## BEGIN Given records
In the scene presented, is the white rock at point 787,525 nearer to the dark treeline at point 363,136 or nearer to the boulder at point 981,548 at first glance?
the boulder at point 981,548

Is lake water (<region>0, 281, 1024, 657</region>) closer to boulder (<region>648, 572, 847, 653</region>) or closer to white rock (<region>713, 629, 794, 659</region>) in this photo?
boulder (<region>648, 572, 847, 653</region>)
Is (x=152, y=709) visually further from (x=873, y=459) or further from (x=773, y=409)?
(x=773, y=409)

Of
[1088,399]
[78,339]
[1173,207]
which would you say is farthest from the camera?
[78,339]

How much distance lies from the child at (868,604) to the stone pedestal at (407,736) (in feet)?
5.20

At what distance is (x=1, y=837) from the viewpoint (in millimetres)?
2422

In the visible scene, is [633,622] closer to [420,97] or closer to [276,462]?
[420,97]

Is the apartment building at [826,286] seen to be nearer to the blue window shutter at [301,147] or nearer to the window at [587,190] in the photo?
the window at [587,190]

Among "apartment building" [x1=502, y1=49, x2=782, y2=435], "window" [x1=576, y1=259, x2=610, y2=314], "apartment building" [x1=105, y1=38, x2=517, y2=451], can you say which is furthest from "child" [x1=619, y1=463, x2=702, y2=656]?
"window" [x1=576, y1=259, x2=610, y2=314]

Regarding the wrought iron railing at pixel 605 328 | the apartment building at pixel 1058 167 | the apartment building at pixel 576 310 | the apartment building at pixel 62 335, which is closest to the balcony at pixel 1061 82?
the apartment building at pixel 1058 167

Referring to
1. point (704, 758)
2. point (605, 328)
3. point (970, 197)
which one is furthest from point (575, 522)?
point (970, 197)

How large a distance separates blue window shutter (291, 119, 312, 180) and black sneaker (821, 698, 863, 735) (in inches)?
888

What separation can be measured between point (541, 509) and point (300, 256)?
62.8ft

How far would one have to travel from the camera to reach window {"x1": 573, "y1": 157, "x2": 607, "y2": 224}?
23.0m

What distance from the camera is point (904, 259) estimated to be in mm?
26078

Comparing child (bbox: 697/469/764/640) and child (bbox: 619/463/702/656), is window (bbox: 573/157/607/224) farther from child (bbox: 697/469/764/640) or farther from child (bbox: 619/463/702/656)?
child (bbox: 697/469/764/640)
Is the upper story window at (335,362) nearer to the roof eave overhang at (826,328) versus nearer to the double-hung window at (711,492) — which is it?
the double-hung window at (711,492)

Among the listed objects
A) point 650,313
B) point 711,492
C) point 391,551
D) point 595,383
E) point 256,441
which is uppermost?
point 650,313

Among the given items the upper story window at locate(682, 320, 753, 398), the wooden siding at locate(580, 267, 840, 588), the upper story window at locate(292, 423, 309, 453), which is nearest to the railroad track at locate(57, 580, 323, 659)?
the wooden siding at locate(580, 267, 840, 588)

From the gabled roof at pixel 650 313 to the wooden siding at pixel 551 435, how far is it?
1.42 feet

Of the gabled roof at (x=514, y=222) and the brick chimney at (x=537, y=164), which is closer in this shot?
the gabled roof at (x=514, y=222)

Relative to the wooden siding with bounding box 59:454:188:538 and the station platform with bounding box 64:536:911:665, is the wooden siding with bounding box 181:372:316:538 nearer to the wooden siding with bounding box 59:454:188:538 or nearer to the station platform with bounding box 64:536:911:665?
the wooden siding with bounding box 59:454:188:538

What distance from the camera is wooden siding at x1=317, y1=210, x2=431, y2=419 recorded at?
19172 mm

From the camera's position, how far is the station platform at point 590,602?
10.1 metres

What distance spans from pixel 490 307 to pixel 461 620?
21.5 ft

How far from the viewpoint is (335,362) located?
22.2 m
## END Given records
> **Work instructions**:
Can you reproduce all of the records above, substituting "pale stone" for each occurrence of "white rock" and keeping everything else identical?

> **Solution to this exercise**:
In the scene presented, is the pale stone at point 787,525 nearer to the dark treeline at point 363,136 or nearer to the boulder at point 981,548 at first glance?
the boulder at point 981,548

Is lake water (<region>0, 281, 1024, 657</region>) closer to boulder (<region>648, 572, 847, 653</region>) or closer to pale stone (<region>713, 629, 794, 659</region>) in this photo?
boulder (<region>648, 572, 847, 653</region>)
Is (x=152, y=709) visually further from (x=873, y=459) or further from (x=773, y=409)?
(x=773, y=409)

Of
[1088,399]
[78,339]
[1173,207]
which would you say is farthest from the camera?
[78,339]

How much distance lies from the child at (868,604) to the stone pedestal at (407,736) (in feet)?
5.20

At what distance is (x=1, y=837) from the viewpoint (in millimetres)?
2422

In the visible scene, is [633,622] closer to [420,97] or closer to [276,462]?
[420,97]

Is the apartment building at [826,286] seen to be nearer to the blue window shutter at [301,147] or nearer to the window at [587,190] in the photo?
the window at [587,190]

Among "apartment building" [x1=502, y1=49, x2=782, y2=435], "window" [x1=576, y1=259, x2=610, y2=314], "apartment building" [x1=105, y1=38, x2=517, y2=451], can you say which is furthest from "child" [x1=619, y1=463, x2=702, y2=656]?
"window" [x1=576, y1=259, x2=610, y2=314]

Regarding the wrought iron railing at pixel 605 328 | the apartment building at pixel 1058 167 | the apartment building at pixel 576 310 | the apartment building at pixel 62 335, which is closest to the balcony at pixel 1061 82?
the apartment building at pixel 1058 167

Referring to
1. point (704, 758)
2. point (605, 328)
3. point (970, 197)
which one is furthest from point (575, 522)?
point (970, 197)

How large a distance separates blue window shutter (291, 119, 312, 180) and black sneaker (821, 698, 863, 735) (in inches)?
888

What separation can be measured between point (541, 509) and point (300, 256)?
62.8ft

How far would one have to travel from the camera to reach window {"x1": 573, "y1": 157, "x2": 607, "y2": 224}?
23.0m

What distance from the camera is point (904, 259) estimated to be in mm?
26078

Comparing child (bbox: 697/469/764/640) and child (bbox: 619/463/702/656), is window (bbox: 573/157/607/224) farther from child (bbox: 697/469/764/640) or farther from child (bbox: 619/463/702/656)?
child (bbox: 697/469/764/640)
Is the upper story window at (335,362) nearer to the roof eave overhang at (826,328) versus nearer to the double-hung window at (711,492) — which is it?
the double-hung window at (711,492)

Among the listed objects
A) point 650,313
B) point 711,492
C) point 391,551
D) point 595,383
E) point 256,441
which is uppermost?
point 650,313

Among the given items the upper story window at locate(682, 320, 753, 398), the wooden siding at locate(580, 267, 840, 588), the upper story window at locate(292, 423, 309, 453), which is nearest to the railroad track at locate(57, 580, 323, 659)?
the wooden siding at locate(580, 267, 840, 588)

From the gabled roof at pixel 650 313 to the wooden siding at pixel 551 435, how far is it?
1.42 feet

Of the gabled roof at (x=514, y=222) and the brick chimney at (x=537, y=164), which is closer in this shot?
the gabled roof at (x=514, y=222)

Relative to the wooden siding with bounding box 59:454:188:538 and the station platform with bounding box 64:536:911:665, is the wooden siding with bounding box 181:372:316:538 nearer to the wooden siding with bounding box 59:454:188:538 or nearer to the station platform with bounding box 64:536:911:665?
the wooden siding with bounding box 59:454:188:538

What distance from the camera is wooden siding at x1=317, y1=210, x2=431, y2=419 recorded at?
19172 mm

From the camera's position, how far is the station platform at point 590,602?
10.1 metres

What distance spans from pixel 490 307 to pixel 461 620?
21.5 ft

How far from the viewpoint is (335,362) located?
22.2 m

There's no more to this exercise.